§ Given task:
Reproduce the records that follow in full, excluding any picture they contain.

§ Information provided:
[start]

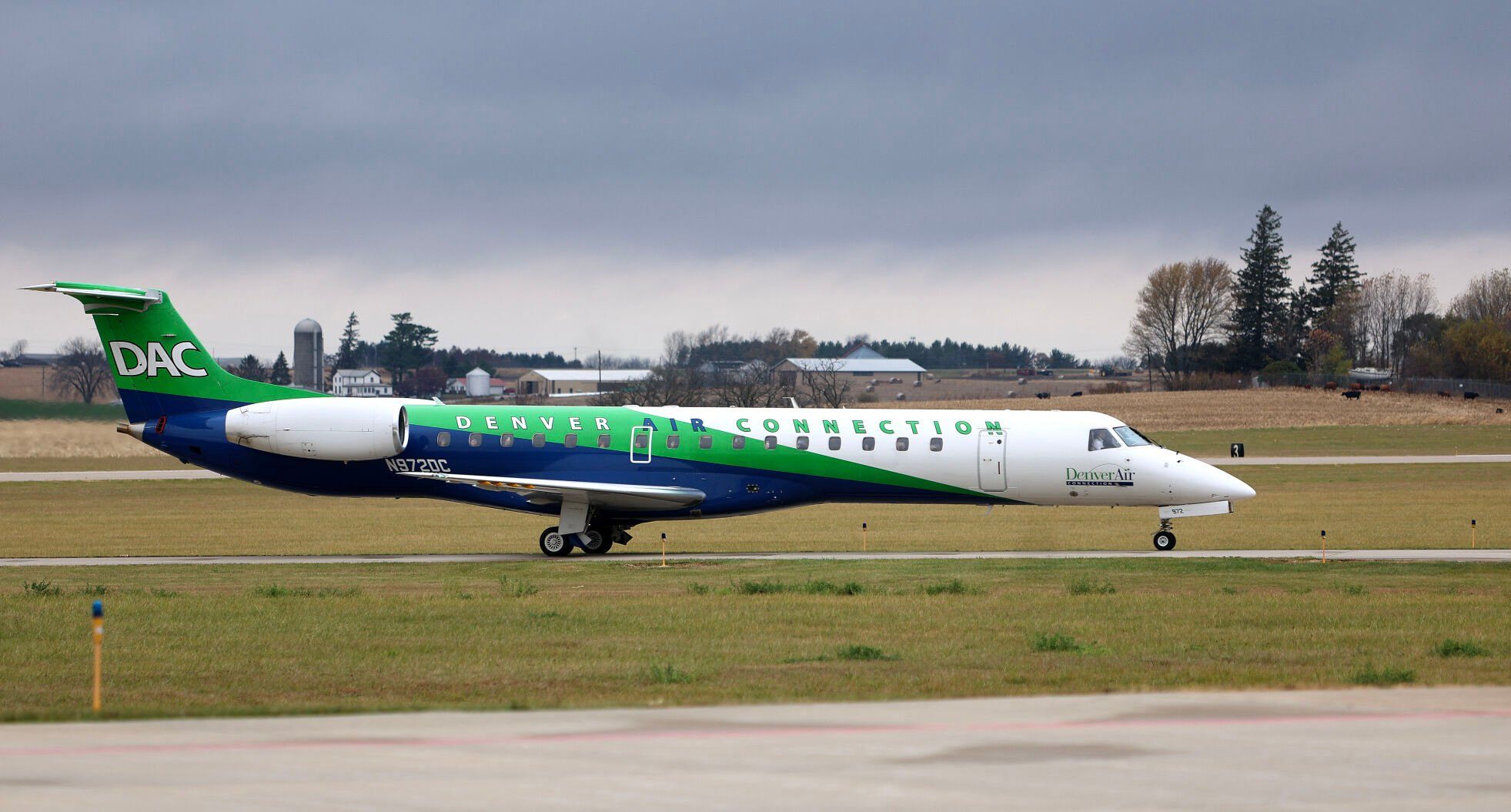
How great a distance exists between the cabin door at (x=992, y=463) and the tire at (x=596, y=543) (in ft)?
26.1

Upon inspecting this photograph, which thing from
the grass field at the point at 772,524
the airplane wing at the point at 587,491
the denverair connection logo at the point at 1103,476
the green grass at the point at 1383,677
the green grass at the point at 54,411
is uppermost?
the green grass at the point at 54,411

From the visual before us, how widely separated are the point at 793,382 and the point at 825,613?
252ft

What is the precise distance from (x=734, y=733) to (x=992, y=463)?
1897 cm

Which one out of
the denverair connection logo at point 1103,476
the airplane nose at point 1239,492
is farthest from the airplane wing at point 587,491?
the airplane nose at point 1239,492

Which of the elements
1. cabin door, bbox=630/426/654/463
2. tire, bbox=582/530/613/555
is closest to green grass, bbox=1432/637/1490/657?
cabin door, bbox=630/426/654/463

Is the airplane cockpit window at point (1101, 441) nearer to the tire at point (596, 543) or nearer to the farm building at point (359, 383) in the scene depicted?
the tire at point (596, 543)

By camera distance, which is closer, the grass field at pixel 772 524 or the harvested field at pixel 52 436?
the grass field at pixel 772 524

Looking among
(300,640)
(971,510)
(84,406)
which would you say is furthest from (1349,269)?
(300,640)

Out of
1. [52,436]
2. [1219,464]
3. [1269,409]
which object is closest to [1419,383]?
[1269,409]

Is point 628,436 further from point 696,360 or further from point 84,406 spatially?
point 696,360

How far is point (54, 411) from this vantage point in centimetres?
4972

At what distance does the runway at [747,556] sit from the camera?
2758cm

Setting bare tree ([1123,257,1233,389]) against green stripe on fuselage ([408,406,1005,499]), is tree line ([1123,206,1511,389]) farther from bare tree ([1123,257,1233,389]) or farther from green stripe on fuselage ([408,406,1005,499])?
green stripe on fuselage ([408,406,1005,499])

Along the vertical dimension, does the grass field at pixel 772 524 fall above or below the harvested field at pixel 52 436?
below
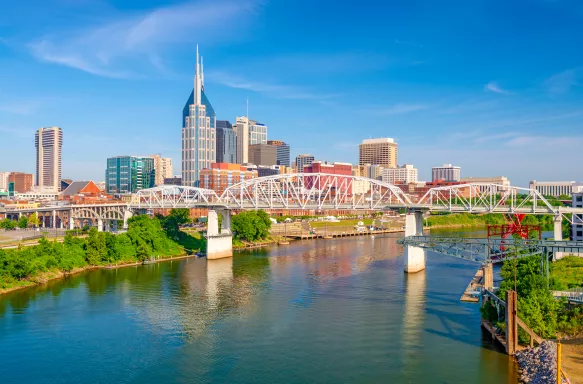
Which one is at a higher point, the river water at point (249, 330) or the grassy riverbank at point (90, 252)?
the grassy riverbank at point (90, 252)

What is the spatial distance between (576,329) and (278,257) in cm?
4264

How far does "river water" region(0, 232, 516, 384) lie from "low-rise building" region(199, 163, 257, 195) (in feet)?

[end]

§ Response:
How great a distance exists between the cabin door at (x=992, y=463) and the tire at (x=596, y=543) (in ft)?
26.1

Upon inspecting this photograph, which thing from
the grass field at the point at 772,524
the airplane wing at the point at 587,491
the denverair connection logo at the point at 1103,476
the green grass at the point at 1383,677
the green grass at the point at 54,411
is uppermost?
the green grass at the point at 54,411

From the visual before us, how widely separated are the point at 793,382 and the point at 825,613?
252ft

What is the precise distance from (x=734, y=733) to (x=992, y=463)?
1897 cm

Which one out of
the denverair connection logo at point 1103,476
the airplane nose at point 1239,492
is farthest from the airplane wing at point 587,491?
the airplane nose at point 1239,492

Which of the elements
1. cabin door, bbox=630/426/654/463
2. tire, bbox=582/530/613/555
is closest to green grass, bbox=1432/637/1490/657?
cabin door, bbox=630/426/654/463

Is the airplane cockpit window at point (1101, 441) nearer to the tire at point (596, 543) or nearer to the farm building at point (359, 383) in the scene depicted?
the tire at point (596, 543)

By camera distance, which is closer, the grass field at pixel 772 524 or the harvested field at pixel 52 436?
the grass field at pixel 772 524

Looking among
(300,640)
(971,510)
(84,406)
which would you say is furthest from (1349,269)?
(300,640)

Out of
1. [52,436]
2. [1219,464]
3. [1269,409]
which object is closest to [1419,383]?
[1269,409]

Is point 628,436 further from point 696,360 or further from point 84,406 spatially?
point 696,360

How far is point (54, 411) from this vantage point in centimetres?
4972

At what distance does the runway at [747,556] sit from the camera?
2758cm

Setting bare tree ([1123,257,1233,389]) against green stripe on fuselage ([408,406,1005,499]), is tree line ([1123,206,1511,389]) farther from bare tree ([1123,257,1233,389]) or farther from green stripe on fuselage ([408,406,1005,499])?
green stripe on fuselage ([408,406,1005,499])

Along the vertical dimension, does the grass field at pixel 772 524 fall above or below the harvested field at pixel 52 436?
below
Which one is at a higher point, the river water at point (249, 330) or the grassy riverbank at point (90, 252)?
the grassy riverbank at point (90, 252)

What is the spatial distance between (576,329) and (278,257) in cm?
4264

How far does "river water" region(0, 232, 516, 384) lie from "low-rise building" region(199, 163, 257, 195) (in feet)?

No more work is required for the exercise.